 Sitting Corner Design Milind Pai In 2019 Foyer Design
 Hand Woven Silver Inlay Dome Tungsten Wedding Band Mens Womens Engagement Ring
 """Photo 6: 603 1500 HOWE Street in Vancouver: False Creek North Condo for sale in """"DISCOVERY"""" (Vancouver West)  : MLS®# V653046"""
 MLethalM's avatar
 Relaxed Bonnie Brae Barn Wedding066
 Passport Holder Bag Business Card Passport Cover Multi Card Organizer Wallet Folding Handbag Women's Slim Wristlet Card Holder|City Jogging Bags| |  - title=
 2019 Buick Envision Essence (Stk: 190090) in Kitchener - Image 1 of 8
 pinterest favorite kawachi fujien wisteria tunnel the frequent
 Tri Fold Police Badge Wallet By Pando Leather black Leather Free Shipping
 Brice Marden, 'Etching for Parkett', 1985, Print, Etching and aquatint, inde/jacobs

=-=-=

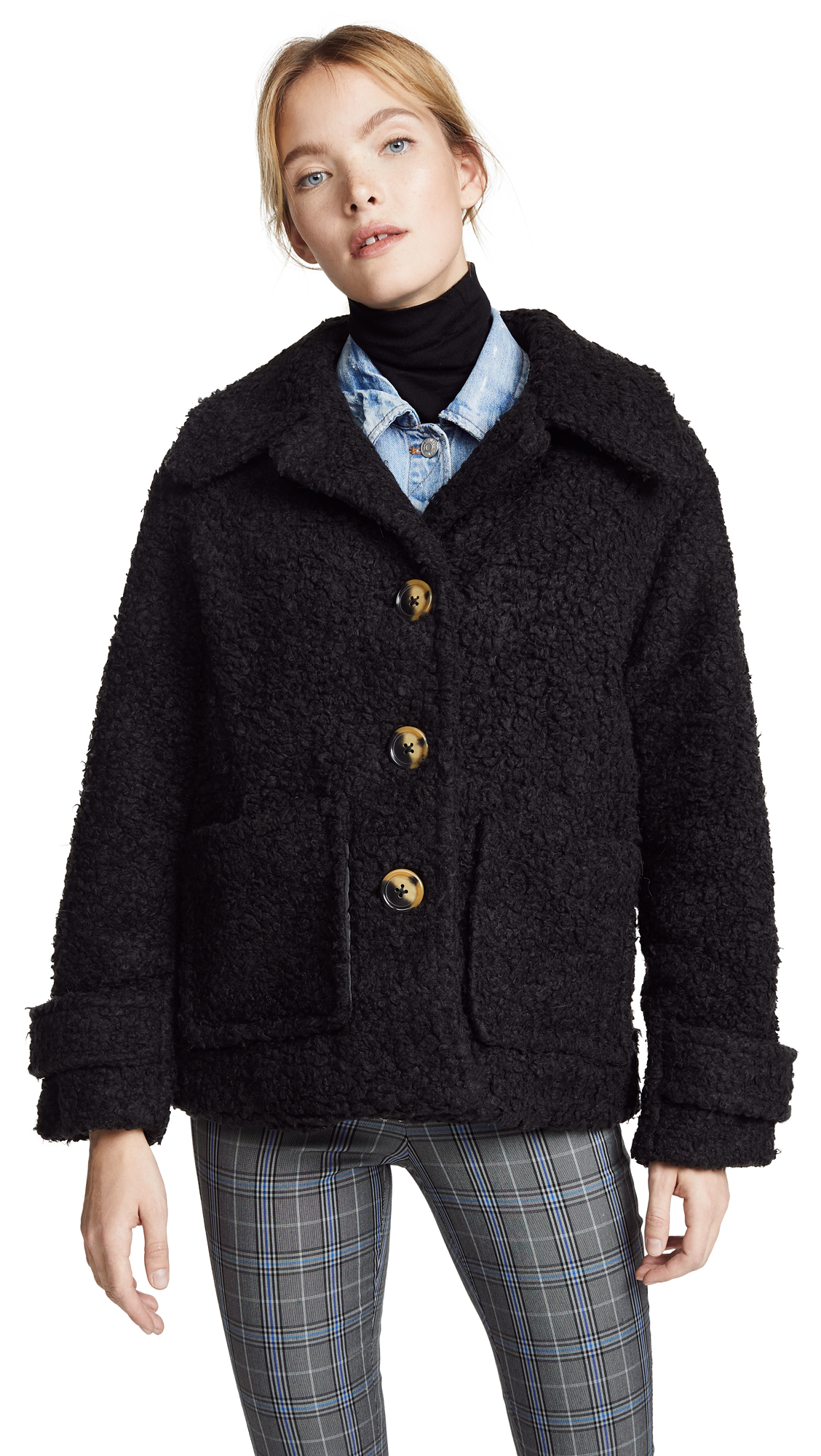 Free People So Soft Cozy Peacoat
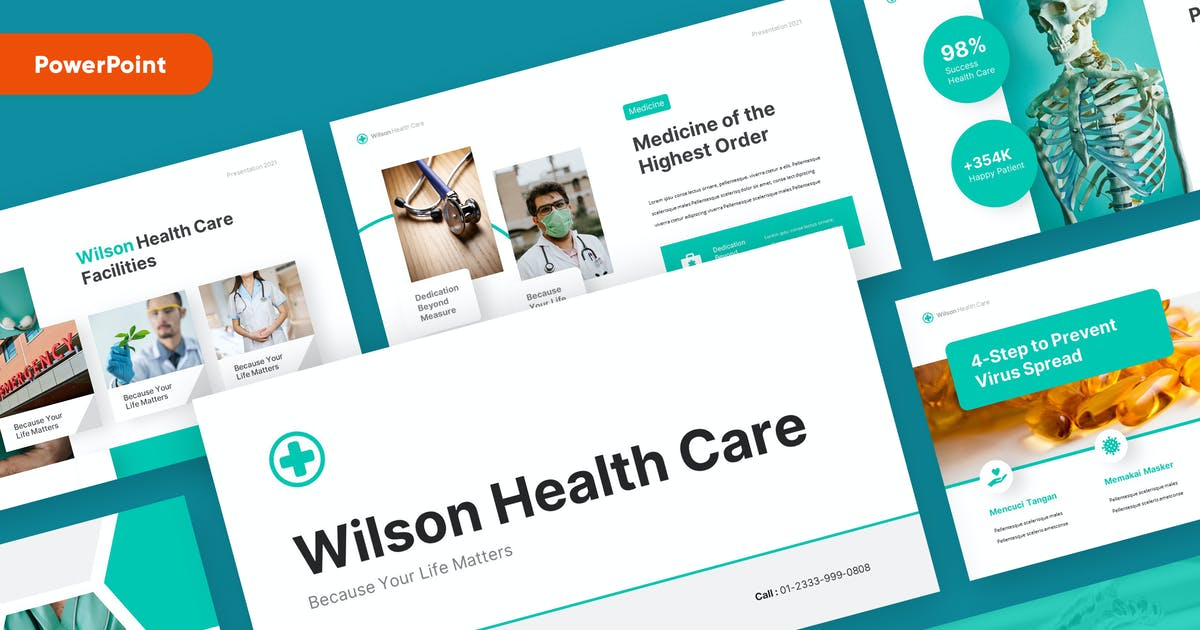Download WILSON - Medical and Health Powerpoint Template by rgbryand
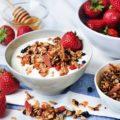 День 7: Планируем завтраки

=-=-=

● **WHAT TO PRODUCE**
Set down, exactly as they stand above, the lines starting with the line with "2019 Buick Envision" and going on through the line with "Tri Fold Police", and no others.

● **THE ANSWER**
 2019 Buick Envision Essence (Stk: 190090) in Kitchener - Image 1 of 8
 pinterest favorite kawachi fujien wisteria tunnel the frequent
 Tri Fold Police Badge Wallet By Pando Leather black Leather Free Shipping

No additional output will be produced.